FWIW, I don't *think* zeroing would be problematic for TDX. The page would get
poisoned, but KVM would re-zero the memory with MOVDIR64B and flush the cache.

> That's why we ended up needing to do this for SNP patches to make sure
> arch-specific invalidation callbacks are issued before the truncation occurs:
>
> https://github.com/mdroth/linux/commit/4ebcc04b84dd691fc6daccb9b7438402520b0704#diff-77306411fdaeb7f322a1ca756dead9feb75363aa6117b703ac118576153ddb37R233
>
> I'd planned to post those as a separate RFC to discuss, but when I came across
> this it seemed like it might be relevant to what the TDX folks might ran into
> here.
>
> If not for the zero'ing logic mentioned above, for SNP at least, the
> .free_folio() ends up working pretty nicely for both truncation and fput(),
> and even plays nicely with live update use-case where the destination gmem
> instance shares the inode->i_mapping, since iput() won't trigger the
> truncate_inode_pages_final() until the last reference goes away so we don't
> have to do anything special in kvm_gmem_release() to determine when we
> should/shouldn't issue the arch-invalidations to clean up things like the
> RMP table.
>
> It seems like the above zero'ing logic could be reworked to only zero non-page
> aligned ranges (as the comments above truncate_inode_pages_range() claim
> should be the case), which would avoid the issue for the gmem use-case. But I
> wonder if some explicit "dont-zero-these-pages" flag might be more robust.
>
> Or maybe there's some other way we should be going about this?

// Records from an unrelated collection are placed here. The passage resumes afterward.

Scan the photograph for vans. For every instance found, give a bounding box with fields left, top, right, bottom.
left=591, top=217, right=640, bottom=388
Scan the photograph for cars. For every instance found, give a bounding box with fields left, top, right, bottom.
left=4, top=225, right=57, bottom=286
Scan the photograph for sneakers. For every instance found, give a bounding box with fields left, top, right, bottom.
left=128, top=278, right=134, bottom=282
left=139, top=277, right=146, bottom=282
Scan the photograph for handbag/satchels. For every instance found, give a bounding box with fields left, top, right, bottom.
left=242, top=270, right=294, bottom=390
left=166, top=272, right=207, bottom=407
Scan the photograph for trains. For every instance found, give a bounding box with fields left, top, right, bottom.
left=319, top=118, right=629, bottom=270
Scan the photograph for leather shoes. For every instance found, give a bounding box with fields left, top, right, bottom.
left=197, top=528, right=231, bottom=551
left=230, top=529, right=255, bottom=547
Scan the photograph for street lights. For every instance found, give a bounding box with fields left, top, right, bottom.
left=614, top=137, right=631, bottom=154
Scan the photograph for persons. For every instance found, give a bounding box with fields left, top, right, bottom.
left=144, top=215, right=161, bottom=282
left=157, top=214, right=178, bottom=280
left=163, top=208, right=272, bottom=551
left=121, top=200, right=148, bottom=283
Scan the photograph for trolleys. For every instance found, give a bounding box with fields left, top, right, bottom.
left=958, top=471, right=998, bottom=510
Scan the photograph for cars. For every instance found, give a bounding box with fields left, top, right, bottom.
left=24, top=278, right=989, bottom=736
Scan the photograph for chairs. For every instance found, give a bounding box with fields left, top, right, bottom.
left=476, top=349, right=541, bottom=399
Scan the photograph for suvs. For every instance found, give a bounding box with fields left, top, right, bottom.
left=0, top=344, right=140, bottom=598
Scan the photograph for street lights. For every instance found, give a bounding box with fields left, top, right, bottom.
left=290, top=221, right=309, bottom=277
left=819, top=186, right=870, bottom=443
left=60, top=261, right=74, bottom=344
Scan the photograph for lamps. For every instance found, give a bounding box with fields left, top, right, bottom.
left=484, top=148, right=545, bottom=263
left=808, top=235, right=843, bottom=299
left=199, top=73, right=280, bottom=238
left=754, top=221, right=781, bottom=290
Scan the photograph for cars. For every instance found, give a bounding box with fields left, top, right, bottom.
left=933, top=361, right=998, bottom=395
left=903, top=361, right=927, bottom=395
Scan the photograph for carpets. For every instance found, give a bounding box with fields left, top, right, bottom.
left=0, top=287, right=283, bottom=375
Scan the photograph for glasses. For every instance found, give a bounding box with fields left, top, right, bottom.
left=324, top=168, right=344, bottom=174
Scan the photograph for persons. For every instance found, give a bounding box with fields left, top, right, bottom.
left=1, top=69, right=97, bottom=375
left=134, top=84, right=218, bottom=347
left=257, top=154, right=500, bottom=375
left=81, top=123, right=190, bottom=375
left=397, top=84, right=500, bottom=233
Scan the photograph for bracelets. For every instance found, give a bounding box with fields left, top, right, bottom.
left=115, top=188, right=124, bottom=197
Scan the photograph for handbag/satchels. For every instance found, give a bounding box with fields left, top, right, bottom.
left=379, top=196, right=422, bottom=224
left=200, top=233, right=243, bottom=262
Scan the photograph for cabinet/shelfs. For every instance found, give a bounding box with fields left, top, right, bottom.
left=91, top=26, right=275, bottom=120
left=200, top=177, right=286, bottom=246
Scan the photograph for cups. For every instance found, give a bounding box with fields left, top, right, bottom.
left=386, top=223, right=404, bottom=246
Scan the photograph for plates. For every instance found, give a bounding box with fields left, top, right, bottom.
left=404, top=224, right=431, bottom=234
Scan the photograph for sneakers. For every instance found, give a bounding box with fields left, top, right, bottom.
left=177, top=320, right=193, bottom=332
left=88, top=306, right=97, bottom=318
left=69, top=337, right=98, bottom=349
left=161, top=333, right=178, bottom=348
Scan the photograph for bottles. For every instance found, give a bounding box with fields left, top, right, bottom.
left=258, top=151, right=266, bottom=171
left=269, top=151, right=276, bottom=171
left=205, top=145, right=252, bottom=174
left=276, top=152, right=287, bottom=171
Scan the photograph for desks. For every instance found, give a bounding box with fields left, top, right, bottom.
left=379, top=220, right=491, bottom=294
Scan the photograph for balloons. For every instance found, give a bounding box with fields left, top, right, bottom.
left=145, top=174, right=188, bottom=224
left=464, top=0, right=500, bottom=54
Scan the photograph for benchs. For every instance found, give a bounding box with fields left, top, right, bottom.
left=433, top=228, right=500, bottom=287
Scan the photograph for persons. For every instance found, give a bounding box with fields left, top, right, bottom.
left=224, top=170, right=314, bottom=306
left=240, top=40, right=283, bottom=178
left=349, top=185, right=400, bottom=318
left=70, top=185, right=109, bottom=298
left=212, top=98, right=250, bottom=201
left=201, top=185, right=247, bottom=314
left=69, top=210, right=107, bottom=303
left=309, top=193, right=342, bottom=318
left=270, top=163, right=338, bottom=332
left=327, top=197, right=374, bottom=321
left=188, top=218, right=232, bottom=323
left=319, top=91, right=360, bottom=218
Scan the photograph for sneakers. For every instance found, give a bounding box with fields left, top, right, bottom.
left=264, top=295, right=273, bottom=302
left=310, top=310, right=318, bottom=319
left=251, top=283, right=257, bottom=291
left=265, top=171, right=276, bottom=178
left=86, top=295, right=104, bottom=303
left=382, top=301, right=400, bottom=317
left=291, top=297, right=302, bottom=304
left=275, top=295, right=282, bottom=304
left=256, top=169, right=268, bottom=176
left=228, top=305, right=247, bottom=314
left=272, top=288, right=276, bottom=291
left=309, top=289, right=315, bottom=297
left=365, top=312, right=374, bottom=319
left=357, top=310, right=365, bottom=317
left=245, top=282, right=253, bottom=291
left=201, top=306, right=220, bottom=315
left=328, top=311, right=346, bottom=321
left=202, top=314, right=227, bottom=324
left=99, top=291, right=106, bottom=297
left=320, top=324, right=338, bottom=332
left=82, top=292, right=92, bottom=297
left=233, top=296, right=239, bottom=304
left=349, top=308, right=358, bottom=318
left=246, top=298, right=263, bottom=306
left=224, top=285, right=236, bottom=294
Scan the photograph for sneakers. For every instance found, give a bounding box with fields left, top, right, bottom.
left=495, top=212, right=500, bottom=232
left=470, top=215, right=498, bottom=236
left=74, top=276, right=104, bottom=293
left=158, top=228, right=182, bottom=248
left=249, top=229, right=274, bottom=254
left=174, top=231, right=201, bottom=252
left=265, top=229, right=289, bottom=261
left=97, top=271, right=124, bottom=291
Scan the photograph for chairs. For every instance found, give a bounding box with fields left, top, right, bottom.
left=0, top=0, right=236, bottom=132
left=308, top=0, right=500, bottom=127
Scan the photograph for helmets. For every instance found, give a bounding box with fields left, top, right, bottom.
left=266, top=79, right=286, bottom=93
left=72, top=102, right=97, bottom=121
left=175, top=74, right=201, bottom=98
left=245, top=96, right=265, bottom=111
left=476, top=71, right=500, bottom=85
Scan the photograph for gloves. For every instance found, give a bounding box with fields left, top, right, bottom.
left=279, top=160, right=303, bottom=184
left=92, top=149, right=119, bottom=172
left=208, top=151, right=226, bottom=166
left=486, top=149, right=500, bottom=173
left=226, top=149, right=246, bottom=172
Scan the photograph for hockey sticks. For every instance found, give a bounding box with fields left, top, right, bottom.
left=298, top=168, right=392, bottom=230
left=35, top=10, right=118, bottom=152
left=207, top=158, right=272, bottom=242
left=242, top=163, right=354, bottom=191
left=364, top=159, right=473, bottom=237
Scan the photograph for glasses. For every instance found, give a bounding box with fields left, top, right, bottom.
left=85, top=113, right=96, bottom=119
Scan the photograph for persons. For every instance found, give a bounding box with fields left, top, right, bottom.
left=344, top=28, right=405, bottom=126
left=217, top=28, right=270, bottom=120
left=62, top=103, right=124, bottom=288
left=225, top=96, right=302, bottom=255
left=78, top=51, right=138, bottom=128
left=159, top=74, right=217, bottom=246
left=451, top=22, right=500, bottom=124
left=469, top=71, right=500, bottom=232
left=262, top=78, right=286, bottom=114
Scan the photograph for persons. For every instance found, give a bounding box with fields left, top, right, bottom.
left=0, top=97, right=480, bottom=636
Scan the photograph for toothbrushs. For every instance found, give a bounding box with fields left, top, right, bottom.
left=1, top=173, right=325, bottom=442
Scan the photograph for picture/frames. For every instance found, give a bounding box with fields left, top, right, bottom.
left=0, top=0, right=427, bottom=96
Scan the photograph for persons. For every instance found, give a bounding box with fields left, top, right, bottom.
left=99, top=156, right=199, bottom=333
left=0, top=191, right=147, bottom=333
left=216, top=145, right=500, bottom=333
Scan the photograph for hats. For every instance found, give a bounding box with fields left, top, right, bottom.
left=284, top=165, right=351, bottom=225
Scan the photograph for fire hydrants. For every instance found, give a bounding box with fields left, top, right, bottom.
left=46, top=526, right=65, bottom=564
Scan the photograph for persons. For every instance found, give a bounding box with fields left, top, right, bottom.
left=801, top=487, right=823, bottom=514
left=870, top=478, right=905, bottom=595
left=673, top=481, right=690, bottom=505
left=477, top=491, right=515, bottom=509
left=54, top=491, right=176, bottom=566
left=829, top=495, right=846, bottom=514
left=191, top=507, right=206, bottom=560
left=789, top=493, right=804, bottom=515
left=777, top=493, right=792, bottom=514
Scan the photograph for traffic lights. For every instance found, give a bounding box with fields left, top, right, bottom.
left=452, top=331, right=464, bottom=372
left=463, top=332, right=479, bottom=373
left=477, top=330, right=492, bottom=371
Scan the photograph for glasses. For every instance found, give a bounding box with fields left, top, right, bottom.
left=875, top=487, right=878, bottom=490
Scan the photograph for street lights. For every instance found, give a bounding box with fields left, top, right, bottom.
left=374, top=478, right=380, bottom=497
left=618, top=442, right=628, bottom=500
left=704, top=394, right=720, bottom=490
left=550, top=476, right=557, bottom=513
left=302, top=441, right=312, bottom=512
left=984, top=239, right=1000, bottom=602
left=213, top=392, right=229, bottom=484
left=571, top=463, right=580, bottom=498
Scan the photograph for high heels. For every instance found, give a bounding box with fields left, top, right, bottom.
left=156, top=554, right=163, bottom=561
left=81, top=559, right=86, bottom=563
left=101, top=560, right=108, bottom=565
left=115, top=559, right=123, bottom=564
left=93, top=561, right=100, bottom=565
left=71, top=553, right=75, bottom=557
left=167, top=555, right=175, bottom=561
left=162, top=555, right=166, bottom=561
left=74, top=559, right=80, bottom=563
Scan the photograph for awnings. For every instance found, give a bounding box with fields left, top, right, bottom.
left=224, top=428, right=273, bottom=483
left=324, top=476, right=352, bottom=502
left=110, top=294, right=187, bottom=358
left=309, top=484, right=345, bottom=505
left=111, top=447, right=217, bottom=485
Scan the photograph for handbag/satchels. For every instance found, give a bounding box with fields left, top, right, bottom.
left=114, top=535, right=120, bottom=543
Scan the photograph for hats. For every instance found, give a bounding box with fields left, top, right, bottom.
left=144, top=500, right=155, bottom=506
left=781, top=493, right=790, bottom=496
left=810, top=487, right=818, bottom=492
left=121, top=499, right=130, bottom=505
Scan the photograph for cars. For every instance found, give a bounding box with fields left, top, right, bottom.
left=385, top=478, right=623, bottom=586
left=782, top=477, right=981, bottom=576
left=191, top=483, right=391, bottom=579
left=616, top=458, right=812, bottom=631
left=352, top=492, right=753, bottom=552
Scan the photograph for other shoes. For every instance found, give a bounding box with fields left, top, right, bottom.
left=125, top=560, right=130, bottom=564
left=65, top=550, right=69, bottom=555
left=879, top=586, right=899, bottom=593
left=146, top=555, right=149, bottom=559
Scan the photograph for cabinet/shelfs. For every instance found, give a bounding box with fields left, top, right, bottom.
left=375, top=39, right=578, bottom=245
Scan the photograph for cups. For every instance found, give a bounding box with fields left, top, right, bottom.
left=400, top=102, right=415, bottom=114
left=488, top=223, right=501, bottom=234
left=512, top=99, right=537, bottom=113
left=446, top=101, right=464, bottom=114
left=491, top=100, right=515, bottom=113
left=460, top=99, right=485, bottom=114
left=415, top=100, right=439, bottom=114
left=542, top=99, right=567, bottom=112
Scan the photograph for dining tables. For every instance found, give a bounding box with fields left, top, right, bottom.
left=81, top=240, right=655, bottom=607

Skipping the write seems like the obvious solution. An address_space flag,
e.g. AS_INACCESSIBLE, would be the easiest thing to implement. Or maybe even
make it AS_DONT_ZERO_ON_TRUNCATE_DAMMIT (mostly joking).

Or a hook in address_space_operations to zero the folio, which conceptually is
better in many ways, but feels like overkill.